Techniquement, ce n'est pas une fin, même si ça y ressemble beaucoup. La série Sex Criminals de Matt Fraction et Chip Zdarsky est en train de prendre fin, après avoir longtemps représenté le fleuron des titres Image Comics. Cette dernière ligne droite est aussi bizarre que d'habitude, mais peut-être un peu moins drôle : au crépuscule de son aventure avec Jon, Suzie vit son moment Premier Contact (ou son moment Interstellar, c'est selon) en opérant un grand bilan rétrospectif de sa vie à travers le spectre métaphorique du Grand Calme. Le parcours de l'héroïne s'achève sans dialogues, avec une voix intérieure et une fin apaisée, en reflet de la relation entre Fraction et son épouse, Kelly Sue DeConnick, inspirations manifestes de cette curieuse saga érotico-militante, fascinante et originale dans le paysage de la bande-dessinée aux Etats-Unis. Reste encore l'épilogue proprement dit, pour voir comment le scénariste a évolué depuis les premiers numéros de la série.

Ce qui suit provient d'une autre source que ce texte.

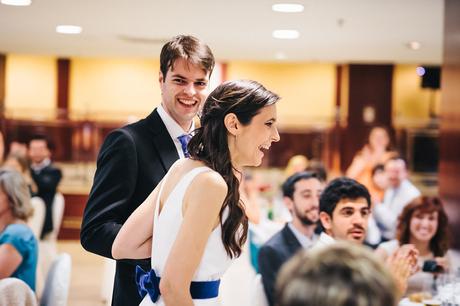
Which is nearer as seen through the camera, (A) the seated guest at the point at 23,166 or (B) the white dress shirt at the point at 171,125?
(B) the white dress shirt at the point at 171,125

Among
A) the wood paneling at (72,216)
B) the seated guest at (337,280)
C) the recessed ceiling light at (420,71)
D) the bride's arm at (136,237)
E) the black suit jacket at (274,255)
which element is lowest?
the wood paneling at (72,216)

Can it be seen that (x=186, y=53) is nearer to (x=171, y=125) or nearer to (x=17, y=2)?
(x=171, y=125)

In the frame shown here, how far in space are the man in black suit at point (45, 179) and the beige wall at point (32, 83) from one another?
705cm

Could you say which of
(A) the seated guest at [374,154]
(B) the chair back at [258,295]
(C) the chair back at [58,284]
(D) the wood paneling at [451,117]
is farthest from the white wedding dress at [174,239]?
(A) the seated guest at [374,154]

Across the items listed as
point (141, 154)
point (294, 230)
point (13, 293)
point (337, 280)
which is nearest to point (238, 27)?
point (294, 230)

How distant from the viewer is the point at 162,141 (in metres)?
2.41

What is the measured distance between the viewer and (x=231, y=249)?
1.94 metres

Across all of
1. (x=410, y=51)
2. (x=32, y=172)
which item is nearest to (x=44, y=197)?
(x=32, y=172)

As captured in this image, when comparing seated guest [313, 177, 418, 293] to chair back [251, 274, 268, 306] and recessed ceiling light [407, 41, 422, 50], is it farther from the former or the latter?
recessed ceiling light [407, 41, 422, 50]

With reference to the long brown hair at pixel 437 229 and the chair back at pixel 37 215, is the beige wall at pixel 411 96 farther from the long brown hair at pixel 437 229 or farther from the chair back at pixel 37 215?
the long brown hair at pixel 437 229

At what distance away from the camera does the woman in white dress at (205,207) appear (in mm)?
1814

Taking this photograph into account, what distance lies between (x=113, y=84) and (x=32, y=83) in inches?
64.4

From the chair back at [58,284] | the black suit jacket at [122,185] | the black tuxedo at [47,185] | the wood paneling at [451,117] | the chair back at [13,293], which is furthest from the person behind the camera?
the black tuxedo at [47,185]

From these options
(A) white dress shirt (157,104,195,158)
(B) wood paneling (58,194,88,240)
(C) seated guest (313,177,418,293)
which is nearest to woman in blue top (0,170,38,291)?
(C) seated guest (313,177,418,293)
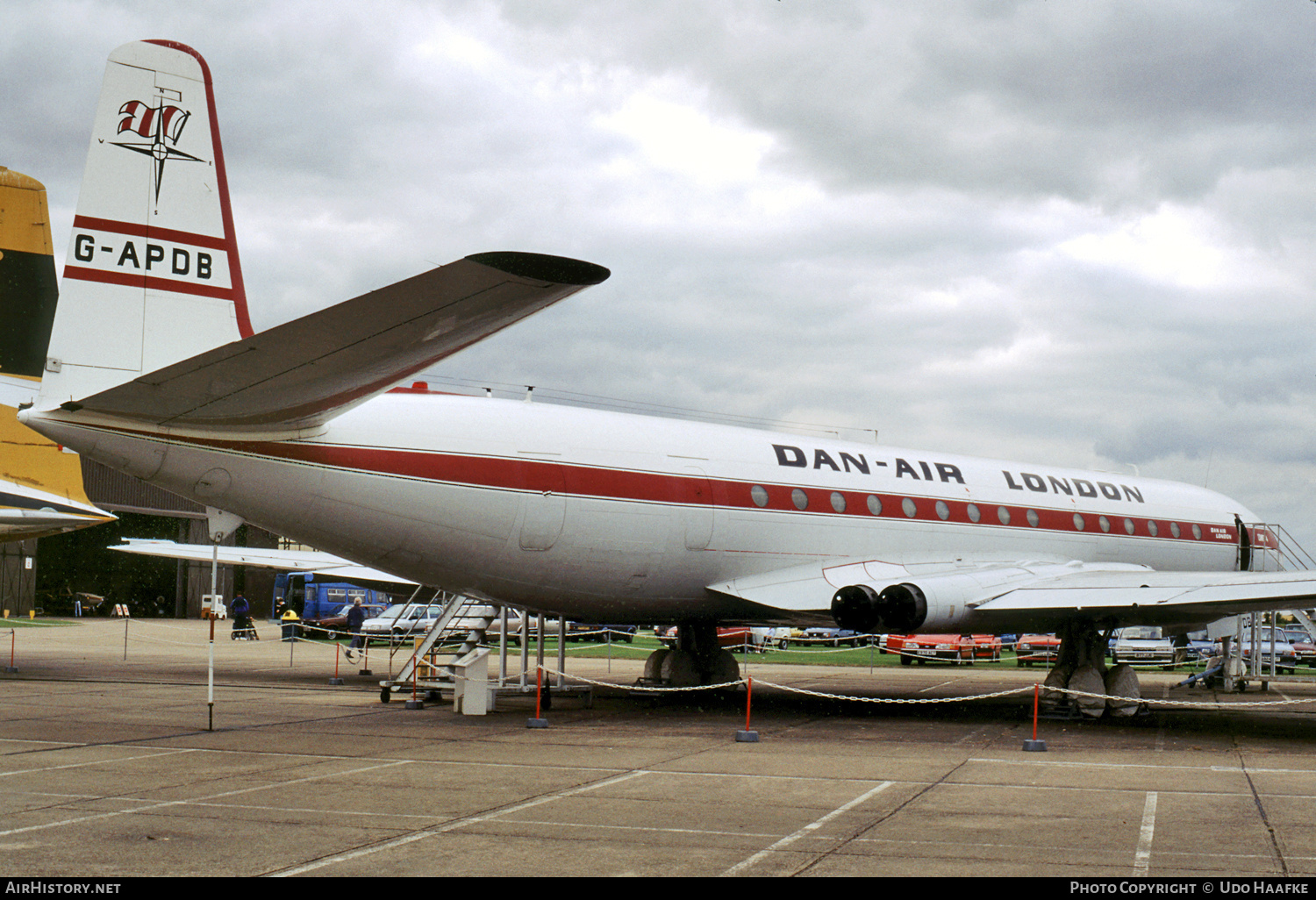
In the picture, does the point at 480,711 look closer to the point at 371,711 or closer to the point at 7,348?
the point at 371,711

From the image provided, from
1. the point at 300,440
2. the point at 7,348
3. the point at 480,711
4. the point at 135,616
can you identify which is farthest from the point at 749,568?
the point at 135,616

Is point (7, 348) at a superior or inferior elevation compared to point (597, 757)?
superior

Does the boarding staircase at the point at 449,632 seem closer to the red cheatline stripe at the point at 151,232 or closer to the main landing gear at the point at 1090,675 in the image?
the red cheatline stripe at the point at 151,232

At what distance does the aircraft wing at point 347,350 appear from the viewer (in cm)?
779

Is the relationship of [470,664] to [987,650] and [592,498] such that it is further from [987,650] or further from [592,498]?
[987,650]

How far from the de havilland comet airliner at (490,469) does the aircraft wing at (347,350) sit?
0.03 meters

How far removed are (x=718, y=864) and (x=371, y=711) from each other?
10.4 m

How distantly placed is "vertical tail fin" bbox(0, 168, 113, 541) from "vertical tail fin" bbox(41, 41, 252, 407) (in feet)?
32.1

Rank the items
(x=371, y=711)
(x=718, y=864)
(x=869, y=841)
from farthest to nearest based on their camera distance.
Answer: (x=371, y=711) < (x=869, y=841) < (x=718, y=864)

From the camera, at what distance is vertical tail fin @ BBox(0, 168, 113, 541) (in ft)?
64.1

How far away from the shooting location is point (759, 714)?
55.5 ft

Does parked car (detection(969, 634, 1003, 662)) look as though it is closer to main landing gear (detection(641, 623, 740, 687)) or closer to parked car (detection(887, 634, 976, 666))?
parked car (detection(887, 634, 976, 666))

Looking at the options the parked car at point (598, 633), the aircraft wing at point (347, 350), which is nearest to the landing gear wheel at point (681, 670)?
the aircraft wing at point (347, 350)

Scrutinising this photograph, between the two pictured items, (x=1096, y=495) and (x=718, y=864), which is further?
(x=1096, y=495)
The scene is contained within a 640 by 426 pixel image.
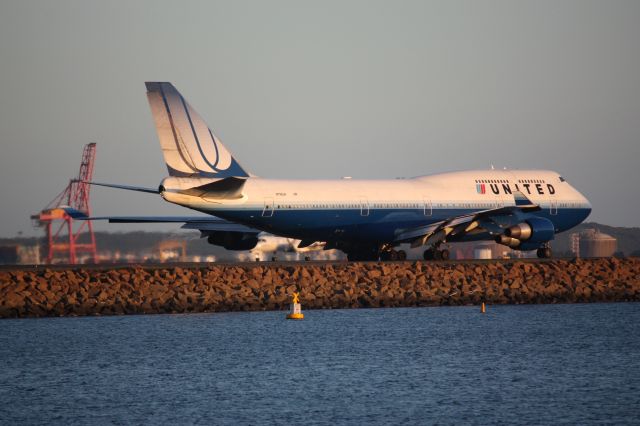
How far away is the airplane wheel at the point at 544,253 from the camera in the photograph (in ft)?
229

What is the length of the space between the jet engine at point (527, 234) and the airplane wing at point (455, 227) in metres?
0.84

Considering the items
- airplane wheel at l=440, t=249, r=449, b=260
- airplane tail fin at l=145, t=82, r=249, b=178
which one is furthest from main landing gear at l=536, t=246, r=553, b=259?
airplane tail fin at l=145, t=82, r=249, b=178

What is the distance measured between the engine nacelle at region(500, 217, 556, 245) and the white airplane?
0.18ft

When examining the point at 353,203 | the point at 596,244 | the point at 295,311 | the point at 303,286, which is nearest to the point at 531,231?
the point at 353,203

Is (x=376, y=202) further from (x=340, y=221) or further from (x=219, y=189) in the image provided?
(x=219, y=189)

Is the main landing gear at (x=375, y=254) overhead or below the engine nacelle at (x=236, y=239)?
below

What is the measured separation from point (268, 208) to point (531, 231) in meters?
14.7

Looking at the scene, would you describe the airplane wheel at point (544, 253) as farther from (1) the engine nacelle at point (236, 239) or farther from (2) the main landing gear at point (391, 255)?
(1) the engine nacelle at point (236, 239)

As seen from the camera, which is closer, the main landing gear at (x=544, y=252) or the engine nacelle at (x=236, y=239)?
the engine nacelle at (x=236, y=239)

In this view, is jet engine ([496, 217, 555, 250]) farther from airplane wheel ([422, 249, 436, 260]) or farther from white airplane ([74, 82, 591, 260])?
airplane wheel ([422, 249, 436, 260])

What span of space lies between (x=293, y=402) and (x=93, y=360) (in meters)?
10.9

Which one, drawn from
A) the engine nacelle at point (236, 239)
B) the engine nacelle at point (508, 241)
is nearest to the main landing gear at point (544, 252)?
the engine nacelle at point (508, 241)

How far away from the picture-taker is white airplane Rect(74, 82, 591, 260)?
2389 inches

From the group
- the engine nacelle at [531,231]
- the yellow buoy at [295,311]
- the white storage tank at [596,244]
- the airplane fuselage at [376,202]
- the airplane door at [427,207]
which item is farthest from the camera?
the white storage tank at [596,244]
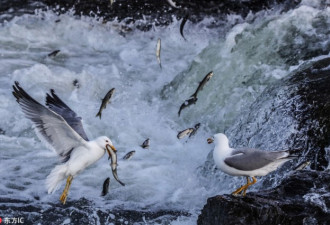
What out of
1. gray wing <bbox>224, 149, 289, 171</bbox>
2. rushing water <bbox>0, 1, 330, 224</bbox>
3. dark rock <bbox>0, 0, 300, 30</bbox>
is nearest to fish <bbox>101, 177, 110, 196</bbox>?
rushing water <bbox>0, 1, 330, 224</bbox>

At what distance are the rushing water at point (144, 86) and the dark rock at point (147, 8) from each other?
29cm

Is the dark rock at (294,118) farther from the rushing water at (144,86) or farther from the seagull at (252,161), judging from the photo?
the seagull at (252,161)

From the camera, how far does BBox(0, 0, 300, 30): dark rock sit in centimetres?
1225

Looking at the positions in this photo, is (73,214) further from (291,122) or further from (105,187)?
(291,122)

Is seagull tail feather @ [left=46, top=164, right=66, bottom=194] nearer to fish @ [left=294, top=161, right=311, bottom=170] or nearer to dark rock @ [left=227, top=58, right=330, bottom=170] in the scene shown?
dark rock @ [left=227, top=58, right=330, bottom=170]

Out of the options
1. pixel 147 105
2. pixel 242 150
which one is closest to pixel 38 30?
pixel 147 105

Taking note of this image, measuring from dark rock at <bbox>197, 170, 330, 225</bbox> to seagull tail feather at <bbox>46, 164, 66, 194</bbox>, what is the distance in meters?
1.54

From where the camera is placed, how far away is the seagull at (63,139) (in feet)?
18.2

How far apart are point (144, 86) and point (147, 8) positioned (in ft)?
10.4

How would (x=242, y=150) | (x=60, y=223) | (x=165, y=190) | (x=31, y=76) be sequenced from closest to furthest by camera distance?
(x=242, y=150), (x=60, y=223), (x=165, y=190), (x=31, y=76)

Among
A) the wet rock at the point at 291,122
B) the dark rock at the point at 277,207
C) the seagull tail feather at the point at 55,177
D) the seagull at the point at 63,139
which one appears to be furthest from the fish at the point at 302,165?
the seagull tail feather at the point at 55,177

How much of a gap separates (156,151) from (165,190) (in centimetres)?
126

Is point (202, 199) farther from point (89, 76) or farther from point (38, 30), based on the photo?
point (38, 30)

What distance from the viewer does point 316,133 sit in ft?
20.4
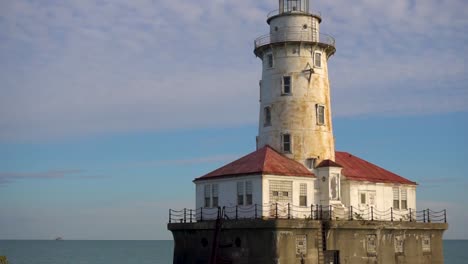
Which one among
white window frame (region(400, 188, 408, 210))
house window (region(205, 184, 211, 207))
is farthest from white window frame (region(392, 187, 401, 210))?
house window (region(205, 184, 211, 207))

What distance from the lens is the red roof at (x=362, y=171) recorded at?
4338 cm

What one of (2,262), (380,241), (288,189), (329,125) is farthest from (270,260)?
(2,262)

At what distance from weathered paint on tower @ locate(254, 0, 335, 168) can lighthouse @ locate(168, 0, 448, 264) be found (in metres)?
0.06

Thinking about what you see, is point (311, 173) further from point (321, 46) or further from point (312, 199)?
point (321, 46)

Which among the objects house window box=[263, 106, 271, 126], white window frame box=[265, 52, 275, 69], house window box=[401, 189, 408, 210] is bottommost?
house window box=[401, 189, 408, 210]

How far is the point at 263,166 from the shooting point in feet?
126

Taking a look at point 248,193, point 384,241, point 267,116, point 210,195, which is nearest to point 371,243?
point 384,241

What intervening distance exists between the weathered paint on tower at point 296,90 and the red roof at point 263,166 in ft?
4.48

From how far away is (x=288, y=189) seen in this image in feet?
128

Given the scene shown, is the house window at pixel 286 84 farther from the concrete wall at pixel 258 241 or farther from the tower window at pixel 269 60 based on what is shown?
the concrete wall at pixel 258 241

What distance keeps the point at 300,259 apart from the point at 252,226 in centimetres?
301

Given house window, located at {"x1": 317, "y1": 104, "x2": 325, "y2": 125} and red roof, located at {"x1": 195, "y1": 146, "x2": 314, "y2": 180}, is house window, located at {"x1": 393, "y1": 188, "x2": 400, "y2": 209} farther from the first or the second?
red roof, located at {"x1": 195, "y1": 146, "x2": 314, "y2": 180}

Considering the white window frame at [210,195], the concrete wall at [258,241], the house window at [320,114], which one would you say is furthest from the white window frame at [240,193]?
the house window at [320,114]

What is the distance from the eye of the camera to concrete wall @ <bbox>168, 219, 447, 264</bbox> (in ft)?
119
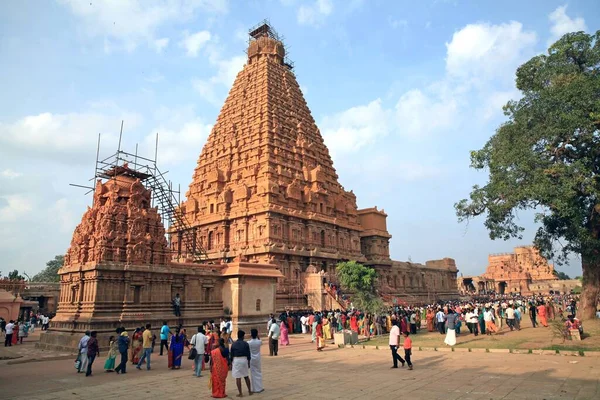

En cherchant bien, et en faisant abstraction de son travail pour Marvel, il doit certainement être possible de trouver un truc nul écrit par Jason Aaron. Certainement. Mais là, tout de suite, on vous avoue, rien ne nous vient. Avec la seconde série The Goddamned, le bonhomme poursuit sa réinvention barbaresque de l'ancien testament, mélangé avec l'esprit des nouvelles de Robert E. Howard. Une sorte de Criminal biblique : différentes histoires, un environnement commun, un esprit d'anthologie ultra-violente et superbement exécuté. Sharri et Jael s'échappent de leur couvent et sont traquées par une armée d'amazones vengeresses, avec le propos habituel sur le fanatisme clanique des religieux dans ce proto-monde brutal et merveilleusement illustré. Loin d'être atteint par les affres de la longévité artistique, R.M. Guéra se bonifie avec les années, de plus en plus proche d'un style de bande-dessinée franco-belges pour adultes, chaque fois plus précis, dynamique et travaillé. Les superbes couleurs de Giulia Brusco rendent un aspect de jungle paradisiaque et ensoleillée à cet enfer terrestre où la mort et la violence sont omniprésents. Pour peu qu'Aaron suive le projet sur d'autres mini-séries, The Goddamned risque bien de s'imposer comme l'un des indispensables de sa bibliographie aux côtés de Scalped et Southern Bastards, en développant un peu plus loin son propos général sur la bestialité du genre humain. En résumé : ça tue, et c'est même tout le principe.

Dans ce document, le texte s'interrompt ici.